Within the entries below, find the portion that opens with the line containing "United States, site sanjuan_2015_Unit074_Ivan125." and closes with the line containing "Resting vote fraction: 0%.". Retype that portion exactly and only.

______________________________

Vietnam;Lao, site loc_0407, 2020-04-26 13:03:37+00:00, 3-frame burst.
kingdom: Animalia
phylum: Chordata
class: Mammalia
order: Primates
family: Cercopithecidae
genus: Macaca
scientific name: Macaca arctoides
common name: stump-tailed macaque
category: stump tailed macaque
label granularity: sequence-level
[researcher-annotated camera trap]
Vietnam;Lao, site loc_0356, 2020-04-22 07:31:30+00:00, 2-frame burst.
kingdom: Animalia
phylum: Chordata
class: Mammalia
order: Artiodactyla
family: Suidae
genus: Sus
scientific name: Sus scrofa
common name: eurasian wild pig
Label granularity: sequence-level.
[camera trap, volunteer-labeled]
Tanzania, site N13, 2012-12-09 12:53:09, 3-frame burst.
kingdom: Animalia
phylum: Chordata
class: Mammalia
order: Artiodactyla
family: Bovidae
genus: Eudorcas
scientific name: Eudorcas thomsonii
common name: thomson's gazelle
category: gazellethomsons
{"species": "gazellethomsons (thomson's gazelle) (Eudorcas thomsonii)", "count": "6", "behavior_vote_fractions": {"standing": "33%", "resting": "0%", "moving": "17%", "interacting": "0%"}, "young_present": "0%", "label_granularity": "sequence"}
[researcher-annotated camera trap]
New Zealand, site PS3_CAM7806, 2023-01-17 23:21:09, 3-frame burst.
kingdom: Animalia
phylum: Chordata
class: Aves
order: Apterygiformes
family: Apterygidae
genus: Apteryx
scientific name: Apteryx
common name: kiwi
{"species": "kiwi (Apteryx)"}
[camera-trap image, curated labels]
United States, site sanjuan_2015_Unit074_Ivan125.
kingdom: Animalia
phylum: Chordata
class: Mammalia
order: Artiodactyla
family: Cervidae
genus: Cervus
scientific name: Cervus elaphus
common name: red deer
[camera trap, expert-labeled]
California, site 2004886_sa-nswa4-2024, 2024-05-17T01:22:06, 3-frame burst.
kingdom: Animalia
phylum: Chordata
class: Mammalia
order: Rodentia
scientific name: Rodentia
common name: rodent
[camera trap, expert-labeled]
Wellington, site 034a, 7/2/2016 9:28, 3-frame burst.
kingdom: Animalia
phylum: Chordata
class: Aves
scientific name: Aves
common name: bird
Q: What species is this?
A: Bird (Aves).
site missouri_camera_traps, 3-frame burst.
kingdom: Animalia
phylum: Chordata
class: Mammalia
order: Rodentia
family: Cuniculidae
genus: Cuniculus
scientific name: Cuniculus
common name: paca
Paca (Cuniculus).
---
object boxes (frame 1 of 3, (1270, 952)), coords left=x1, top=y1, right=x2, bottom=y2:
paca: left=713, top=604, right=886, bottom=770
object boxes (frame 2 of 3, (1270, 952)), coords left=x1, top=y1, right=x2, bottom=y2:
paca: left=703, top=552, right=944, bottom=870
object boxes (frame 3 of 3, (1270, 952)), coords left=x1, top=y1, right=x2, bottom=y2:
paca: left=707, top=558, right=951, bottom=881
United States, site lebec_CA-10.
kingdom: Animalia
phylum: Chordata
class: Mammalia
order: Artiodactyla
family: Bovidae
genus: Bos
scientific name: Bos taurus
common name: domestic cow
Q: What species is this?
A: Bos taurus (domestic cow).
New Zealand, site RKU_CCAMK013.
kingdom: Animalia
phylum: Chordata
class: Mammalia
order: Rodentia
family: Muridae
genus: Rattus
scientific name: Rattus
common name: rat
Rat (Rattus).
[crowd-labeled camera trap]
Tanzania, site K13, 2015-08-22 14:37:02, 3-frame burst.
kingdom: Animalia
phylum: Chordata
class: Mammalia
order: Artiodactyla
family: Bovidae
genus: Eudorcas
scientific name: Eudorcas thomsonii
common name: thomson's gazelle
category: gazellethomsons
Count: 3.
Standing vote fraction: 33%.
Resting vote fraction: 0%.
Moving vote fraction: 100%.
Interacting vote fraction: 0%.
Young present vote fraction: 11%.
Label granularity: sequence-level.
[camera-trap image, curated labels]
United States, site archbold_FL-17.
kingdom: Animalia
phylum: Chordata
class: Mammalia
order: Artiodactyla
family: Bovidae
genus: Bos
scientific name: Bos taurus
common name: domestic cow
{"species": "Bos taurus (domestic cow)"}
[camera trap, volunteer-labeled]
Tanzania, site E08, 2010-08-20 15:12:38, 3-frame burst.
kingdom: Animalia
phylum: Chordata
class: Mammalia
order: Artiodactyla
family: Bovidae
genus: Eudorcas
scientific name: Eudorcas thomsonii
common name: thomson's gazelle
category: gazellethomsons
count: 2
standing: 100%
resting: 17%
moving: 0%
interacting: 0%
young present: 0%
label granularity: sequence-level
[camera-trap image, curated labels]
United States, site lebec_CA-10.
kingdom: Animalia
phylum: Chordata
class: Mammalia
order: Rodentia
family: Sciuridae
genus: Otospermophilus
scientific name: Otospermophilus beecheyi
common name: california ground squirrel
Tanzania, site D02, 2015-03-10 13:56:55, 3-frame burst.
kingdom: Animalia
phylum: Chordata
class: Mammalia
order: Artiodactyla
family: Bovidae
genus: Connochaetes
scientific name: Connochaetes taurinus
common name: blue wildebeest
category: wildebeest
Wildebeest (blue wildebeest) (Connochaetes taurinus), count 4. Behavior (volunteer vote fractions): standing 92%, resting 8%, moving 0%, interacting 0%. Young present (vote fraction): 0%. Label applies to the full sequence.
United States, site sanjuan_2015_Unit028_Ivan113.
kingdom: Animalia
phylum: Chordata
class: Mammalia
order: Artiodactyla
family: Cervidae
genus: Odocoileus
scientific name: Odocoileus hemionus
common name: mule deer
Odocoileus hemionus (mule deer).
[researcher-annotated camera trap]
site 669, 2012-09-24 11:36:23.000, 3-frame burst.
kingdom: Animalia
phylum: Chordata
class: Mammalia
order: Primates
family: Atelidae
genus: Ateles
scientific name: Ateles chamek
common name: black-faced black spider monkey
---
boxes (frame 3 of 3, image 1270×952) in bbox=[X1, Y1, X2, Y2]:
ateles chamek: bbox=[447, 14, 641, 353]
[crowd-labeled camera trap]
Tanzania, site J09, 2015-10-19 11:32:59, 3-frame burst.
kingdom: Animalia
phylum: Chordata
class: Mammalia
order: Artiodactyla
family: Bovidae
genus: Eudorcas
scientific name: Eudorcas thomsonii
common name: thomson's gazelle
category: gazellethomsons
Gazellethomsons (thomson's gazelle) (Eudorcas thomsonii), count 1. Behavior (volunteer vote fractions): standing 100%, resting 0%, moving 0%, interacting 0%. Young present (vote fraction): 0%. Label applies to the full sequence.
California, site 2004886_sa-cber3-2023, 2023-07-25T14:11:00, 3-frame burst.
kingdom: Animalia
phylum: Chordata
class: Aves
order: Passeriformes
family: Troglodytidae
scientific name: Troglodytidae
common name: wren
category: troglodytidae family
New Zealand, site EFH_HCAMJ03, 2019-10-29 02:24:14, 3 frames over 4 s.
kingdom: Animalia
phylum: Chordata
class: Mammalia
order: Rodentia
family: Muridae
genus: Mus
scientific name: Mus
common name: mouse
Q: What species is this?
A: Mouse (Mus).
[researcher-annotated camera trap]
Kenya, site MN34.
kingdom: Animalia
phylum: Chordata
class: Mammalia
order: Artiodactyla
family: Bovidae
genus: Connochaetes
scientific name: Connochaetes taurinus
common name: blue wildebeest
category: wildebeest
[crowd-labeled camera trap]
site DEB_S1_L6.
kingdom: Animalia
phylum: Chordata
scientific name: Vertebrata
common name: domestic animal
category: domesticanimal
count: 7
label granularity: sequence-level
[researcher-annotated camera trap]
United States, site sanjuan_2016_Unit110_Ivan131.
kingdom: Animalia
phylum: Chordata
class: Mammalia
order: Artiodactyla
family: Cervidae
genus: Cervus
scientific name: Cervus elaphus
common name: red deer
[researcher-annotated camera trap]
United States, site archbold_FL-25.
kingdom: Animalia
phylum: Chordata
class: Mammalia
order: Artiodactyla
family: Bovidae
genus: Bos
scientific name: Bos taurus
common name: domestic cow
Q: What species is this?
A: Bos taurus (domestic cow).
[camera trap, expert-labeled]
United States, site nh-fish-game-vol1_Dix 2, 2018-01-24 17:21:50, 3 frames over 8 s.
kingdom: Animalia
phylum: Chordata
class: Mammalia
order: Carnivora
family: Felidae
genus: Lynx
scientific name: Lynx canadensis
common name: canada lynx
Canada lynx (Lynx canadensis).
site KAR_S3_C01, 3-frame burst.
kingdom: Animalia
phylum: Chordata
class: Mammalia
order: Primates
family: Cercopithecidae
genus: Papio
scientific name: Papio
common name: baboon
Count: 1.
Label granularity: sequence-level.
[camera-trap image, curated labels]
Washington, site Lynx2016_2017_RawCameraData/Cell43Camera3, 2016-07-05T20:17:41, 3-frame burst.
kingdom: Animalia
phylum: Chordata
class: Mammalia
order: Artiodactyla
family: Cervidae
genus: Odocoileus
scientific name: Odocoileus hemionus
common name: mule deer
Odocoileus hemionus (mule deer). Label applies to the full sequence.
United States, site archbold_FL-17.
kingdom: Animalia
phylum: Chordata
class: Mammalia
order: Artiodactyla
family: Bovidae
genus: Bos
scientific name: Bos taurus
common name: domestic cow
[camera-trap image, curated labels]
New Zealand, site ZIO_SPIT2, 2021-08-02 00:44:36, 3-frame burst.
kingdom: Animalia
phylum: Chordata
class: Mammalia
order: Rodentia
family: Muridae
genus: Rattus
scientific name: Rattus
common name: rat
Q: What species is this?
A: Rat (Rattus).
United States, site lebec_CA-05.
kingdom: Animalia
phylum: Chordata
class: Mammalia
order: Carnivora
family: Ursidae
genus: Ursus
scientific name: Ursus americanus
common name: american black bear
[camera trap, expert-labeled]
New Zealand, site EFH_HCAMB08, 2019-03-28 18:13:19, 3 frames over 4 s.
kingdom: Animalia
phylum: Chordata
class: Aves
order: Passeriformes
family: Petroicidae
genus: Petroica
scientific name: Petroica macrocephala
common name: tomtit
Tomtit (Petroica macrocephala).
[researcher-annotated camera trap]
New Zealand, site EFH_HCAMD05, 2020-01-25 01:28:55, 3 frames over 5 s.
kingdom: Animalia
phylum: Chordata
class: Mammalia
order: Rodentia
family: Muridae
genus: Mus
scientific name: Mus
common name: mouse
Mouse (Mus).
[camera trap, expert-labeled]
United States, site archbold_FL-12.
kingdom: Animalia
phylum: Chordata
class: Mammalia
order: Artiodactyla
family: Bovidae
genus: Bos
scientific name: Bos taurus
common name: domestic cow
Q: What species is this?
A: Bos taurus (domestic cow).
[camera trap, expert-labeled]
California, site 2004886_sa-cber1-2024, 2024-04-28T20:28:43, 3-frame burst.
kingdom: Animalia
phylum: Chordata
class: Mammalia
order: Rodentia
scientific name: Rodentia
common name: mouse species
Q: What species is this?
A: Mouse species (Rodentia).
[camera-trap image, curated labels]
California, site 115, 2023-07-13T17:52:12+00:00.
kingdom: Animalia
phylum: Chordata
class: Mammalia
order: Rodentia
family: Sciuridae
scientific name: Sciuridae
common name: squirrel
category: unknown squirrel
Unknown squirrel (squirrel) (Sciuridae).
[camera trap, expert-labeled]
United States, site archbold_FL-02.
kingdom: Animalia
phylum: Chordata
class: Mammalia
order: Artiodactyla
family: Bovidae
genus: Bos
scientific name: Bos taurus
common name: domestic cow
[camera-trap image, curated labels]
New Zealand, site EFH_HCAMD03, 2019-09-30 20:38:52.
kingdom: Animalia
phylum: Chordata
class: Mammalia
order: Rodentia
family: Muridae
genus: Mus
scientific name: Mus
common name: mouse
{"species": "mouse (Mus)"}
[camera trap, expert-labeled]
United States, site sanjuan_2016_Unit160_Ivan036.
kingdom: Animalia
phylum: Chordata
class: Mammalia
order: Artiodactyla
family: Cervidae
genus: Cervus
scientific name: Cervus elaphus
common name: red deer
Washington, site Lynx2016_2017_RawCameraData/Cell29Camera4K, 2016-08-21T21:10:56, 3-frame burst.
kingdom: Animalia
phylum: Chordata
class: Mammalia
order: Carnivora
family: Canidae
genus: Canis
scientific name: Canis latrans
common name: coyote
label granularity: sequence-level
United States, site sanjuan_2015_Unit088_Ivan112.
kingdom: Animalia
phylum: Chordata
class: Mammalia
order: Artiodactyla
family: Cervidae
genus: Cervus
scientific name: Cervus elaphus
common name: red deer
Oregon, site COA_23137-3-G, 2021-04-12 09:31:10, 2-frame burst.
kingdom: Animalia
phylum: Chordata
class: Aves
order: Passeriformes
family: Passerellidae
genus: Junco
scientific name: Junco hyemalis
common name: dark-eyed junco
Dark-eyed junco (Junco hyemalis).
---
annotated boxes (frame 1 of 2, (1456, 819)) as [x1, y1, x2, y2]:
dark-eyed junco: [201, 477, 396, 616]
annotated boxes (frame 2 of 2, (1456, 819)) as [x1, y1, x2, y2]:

______________________________

Final answer —
United States, site sanjuan_2015_Unit074_Ivan125.
kingdom: Animalia
phylum: Chordata
class: Mammalia
order: Artiodactyla
family: Cervidae
genus: Cervus
scientific name: Cervus elaphus
common name: red deer
[camera trap, expert-labeled]
California, site 2004886_sa-nswa4-2024, 2024-05-17T01:22:06, 3-frame burst.
kingdom: Animalia
phylum: Chordata
class: Mammalia
order: Rodentia
scientific name: Rodentia
common name: rodent
[camera trap, expert-labeled]
Wellington, site 034a, 7/2/2016 9:28, 3-frame burst.
kingdom: Animalia
phylum: Chordata
class: Aves
scientific name: Aves
common name: bird
Q: What species is this?
A: Bird (Aves).
site missouri_camera_traps, 3-frame burst.
kingdom: Animalia
phylum: Chordata
class: Mammalia
order: Rodentia
family: Cuniculidae
genus: Cuniculus
scientific name: Cuniculus
common name: paca
Paca (Cuniculus).
---
object boxes (frame 1 of 3, (1270, 952)), coords left=x1, top=y1, right=x2, bottom=y2:
paca: left=713, top=604, right=886, bottom=770
object boxes (frame 2 of 3, (1270, 952)), coords left=x1, top=y1, right=x2, bottom=y2:
paca: left=703, top=552, right=944, bottom=870
object boxes (frame 3 of 3, (1270, 952)), coords left=x1, top=y1, right=x2, bottom=y2:
paca: left=707, top=558, right=951, bottom=881
United States, site lebec_CA-10.
kingdom: Animalia
phylum: Chordata
class: Mammalia
order: Artiodactyla
family: Bovidae
genus: Bos
scientific name: Bos taurus
common name: domestic cow
Q: What species is this?
A: Bos taurus (domestic cow).
New Zealand, site RKU_CCAMK013.
kingdom: Animalia
phylum: Chordata
class: Mammalia
order: Rodentia
family: Muridae
genus: Rattus
scientific name: Rattus
common name: rat
Rat (Rattus).
[crowd-labeled camera trap]
Tanzania, site K13, 2015-08-22 14:37:02, 3-frame burst.
kingdom: Animalia
phylum: Chordata
class: Mammalia
order: Artiodactyla
family: Bovidae
genus: Eudorcas
scientific name: Eudorcas thomsonii
common name: thomson's gazelle
category: gazellethomsons
Count: 3.
Standing vote fraction: 33%.
Resting vote fraction: 0%.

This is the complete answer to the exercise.